I picked up an old junk-heap of a Caravan three years ago specifically to carry kayaks/gear. It had well over 100k miles, but seemed to run OK and was really cheap. It now has well over 200k miles, still looks like a junk-heap, but runs flawlessly and I haven’t done anything to it but replace the tires.
Those who work in the auto industry …
talk about Chrysler products of that era as 3 year cars. They were designed and built that way. Go with the Sienna.
Owned both and can tell you
That I have less than zero confidence in any Dodge minivan, either brand they sell. Both died on me very prematurely and cost a bundle.
The Toyota was a better car from the getgo, but it wasn’t trouble free either. We finally sold it running, but after repairs over the 100K mark. At that point I prefered someone else deal with its age, and we take good care of our cars.
FWIW, I owned a VW minibus 40 years ago, ran it through 3 continents for almost 200K miles over 12 years, and the next few owners kept it going for another 5-8 years too. Sure, I had to do the usual engine work every 40K, but jeez you could do most things yourself. Cheap to buy, good to use, cheap to fix. Nobody makes cars like that any more.
I’ve owned quite a number of American cars and trucks, European and Japanese mark cars too, including some luxury cars and a 4 wheel drive pickup with a snowplow. The only brand that I’ve found super reliable, reasonable to buy and run, and that the company stands behind it almost always (not even so for Toyota in my cases) is Honda. And they do make very good vans, SUVs and crossovers.
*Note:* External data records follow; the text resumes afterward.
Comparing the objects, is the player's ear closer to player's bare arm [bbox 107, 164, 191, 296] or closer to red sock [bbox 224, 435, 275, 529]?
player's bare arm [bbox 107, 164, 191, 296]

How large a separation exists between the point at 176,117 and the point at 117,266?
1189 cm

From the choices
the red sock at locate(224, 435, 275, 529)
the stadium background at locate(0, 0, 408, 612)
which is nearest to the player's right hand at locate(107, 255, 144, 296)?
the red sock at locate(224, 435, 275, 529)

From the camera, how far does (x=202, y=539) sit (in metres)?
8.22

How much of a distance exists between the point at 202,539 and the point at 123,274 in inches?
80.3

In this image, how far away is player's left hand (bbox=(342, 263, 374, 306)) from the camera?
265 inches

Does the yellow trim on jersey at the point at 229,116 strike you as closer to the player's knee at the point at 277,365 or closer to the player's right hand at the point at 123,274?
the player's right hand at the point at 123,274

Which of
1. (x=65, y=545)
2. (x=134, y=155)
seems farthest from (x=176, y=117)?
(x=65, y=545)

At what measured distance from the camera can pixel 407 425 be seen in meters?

YMMV as they say in the car biz, so you don’t have to take my opinion or experience as necessarily yours or anyone elses. Sorry if I’m stepping on any toes here, but you did ask.
Back from the dealer–didn’t buy
After looking and doing a test drive, the Dodge Grand Caravan just didn’t do anything for me. It’s newer, has new tires and fewer miles than the Sienna, and the salesman came down another $1000, but in the end, I chose not to make an offer on either vehicle. The Toyota Sienna is more than I want to spend, and the Dodge Grand Caravan didn’t strike my fancy. I Haven’t decided what I’m going to do next, but I appreciated all the helpful input.